| EXTRACTED RECORDS |
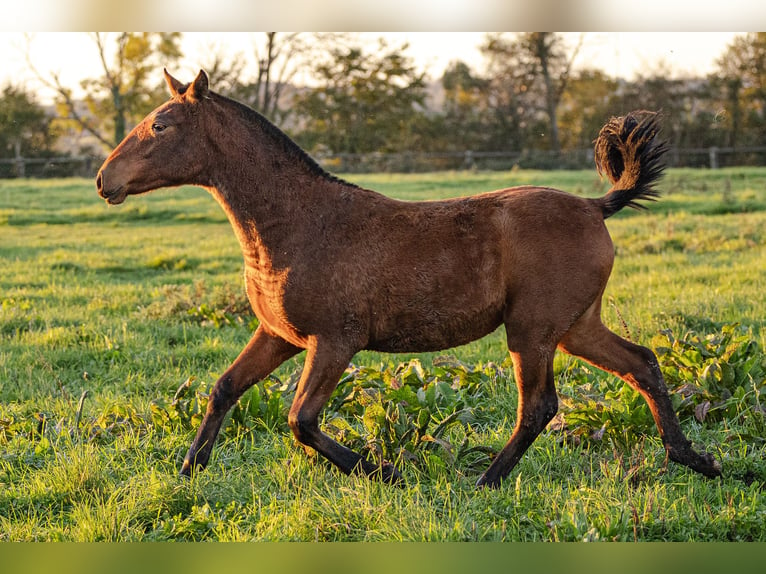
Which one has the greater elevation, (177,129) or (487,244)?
(177,129)

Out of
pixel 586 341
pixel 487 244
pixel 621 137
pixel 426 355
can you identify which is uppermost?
pixel 621 137

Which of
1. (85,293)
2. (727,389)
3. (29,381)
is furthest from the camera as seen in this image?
(85,293)

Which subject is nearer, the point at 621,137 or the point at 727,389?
the point at 621,137

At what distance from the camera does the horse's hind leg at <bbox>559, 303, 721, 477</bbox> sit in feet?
15.5

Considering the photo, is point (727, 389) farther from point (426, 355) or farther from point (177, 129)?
point (177, 129)

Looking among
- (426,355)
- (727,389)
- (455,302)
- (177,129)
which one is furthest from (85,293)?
(727,389)

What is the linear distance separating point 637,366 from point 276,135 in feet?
8.09

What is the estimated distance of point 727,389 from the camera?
18.4 ft

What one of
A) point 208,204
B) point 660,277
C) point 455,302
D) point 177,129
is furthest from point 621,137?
point 208,204

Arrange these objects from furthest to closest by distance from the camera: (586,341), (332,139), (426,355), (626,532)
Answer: (332,139) → (426,355) → (586,341) → (626,532)

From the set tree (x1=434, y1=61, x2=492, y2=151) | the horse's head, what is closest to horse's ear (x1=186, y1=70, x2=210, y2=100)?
the horse's head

| TASK BRIEF |
Rewrite the material from the line with "What is the linear" up to and including the line with "Answer: (332,139) →", changing "camera" to "observer" and keeping everything else the same.

| WRITTEN RESPONSE |
What is the linear distance separating point 637,366 from point 276,135 in feet?
8.09

What is the estimated distance of point 727,389 from the observer?
18.4 ft

What one of
A) point 208,204
B) point 660,277
C) point 455,302
D) point 177,129
is furthest from point 621,137?
point 208,204

Arrange these objects from furthest to closest by distance from the observer: (586,341), (332,139), (426,355), (626,532)
Answer: (332,139) → (426,355) → (586,341) → (626,532)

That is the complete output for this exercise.